At the end of the class I congratulated him on doing a good job and asked him how he understood it so well. He responded with something to the effect of "I am Texan, in Texas people like me are referred to as 'hands'; we are either 'good hands' or 'bad hands', but just 'hands'. If we are not 'hands', we either don't exist or are a threat to growers. We are never fully people."

It was my first time hearing the term "hands" to refer to agricultural workers. I would later hear it when a grower was upset that one of his "good hands" was participating in a lawsuit for unpaid wages. It wasn't a "I can't believe I failed my good 'hands' by miscalculating wage payments" sentiment, it was more of a "I can't believe these good 'hands' have the nerve to demand I treat them as a person, my good 'hands' betrayed me by asking me to see him as a person" kind of sentiment.

Last night's Democratic debate reminded me of the notion of "hands." I signed on late in the debate, only after all of the commentary about Julian Castro being rude had already spread. I missed the moment, so later I went back to see it. I saw a white man take up a brown man's time. I saw a white man's face red with what seemed to be rage because a brown man was brownsplaining his health care plan to him. I saw a brown man call a white man out with less than a smile on his face.

And that was the transgression Castro committed last night. In the political landscape, so far Castro has been liked for being "good hands"- sweet, friendly, does the party work without complaining much, challenge white men with little to no power who may become threats to white men of greater power, but that is all "good hands" are allowed to do and be. THEY CANNOT COME INTO THEIR OWN POWER.

This is the challenge non-traditional candidates face. They must run for a position that requires them to be full people, but stick as closely as possible to the most acceptable version of the stories they were born into. Castro's sin was akin to "good hands" bringing a suit for unpaid wages-thinking that he was equal in personhood to the grower (Biden) and believing that other people accept that he is equal to the grower (the audience). A truth is that even in 2019, even after years of economic uncertainty, Americans still relate more to the grower enraged that he is being called to account for breaking the law than they can relate to the "good hands", the worker, behaving as though he walks in respect.
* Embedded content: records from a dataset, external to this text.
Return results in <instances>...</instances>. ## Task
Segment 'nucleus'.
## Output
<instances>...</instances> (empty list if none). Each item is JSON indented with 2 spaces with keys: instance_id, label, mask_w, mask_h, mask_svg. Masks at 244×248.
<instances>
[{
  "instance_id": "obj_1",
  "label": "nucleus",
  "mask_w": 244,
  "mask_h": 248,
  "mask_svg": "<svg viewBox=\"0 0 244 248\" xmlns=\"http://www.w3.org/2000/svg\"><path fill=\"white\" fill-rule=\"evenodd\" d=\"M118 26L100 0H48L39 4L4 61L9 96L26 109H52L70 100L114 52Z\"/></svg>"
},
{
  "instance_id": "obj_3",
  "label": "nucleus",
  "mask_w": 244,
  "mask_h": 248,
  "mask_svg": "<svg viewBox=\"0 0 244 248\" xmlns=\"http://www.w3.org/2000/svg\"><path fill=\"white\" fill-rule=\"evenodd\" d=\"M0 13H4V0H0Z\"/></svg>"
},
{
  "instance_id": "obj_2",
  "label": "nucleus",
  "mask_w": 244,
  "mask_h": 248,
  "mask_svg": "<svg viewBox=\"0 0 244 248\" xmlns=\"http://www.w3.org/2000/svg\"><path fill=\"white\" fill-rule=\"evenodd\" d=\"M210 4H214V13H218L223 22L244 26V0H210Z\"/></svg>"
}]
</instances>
But here are some 2020 questions, how many "hands" are tired of being "hands." How many will come out for a party that still sees them as "hands." Castro's failure last night was a failure of not sticking to one acceptable story. It is a danger a lot of other candidates run, Kamala can't risk a moment of rage, Pete can't risk a moment of untraditional masculinity, Booker covers his rage with laughter-what happens when he forgets to do that? I can go on and on...and the most important part for the Democratic Party in these moments will not be what happened, but how they talk about what happened. Can Castro rise only as long as he is "good hands" or is he allowed to be more than that?How Democrats talk about that (and other future narrative transgressions) will determine who comes out to vote in 2020.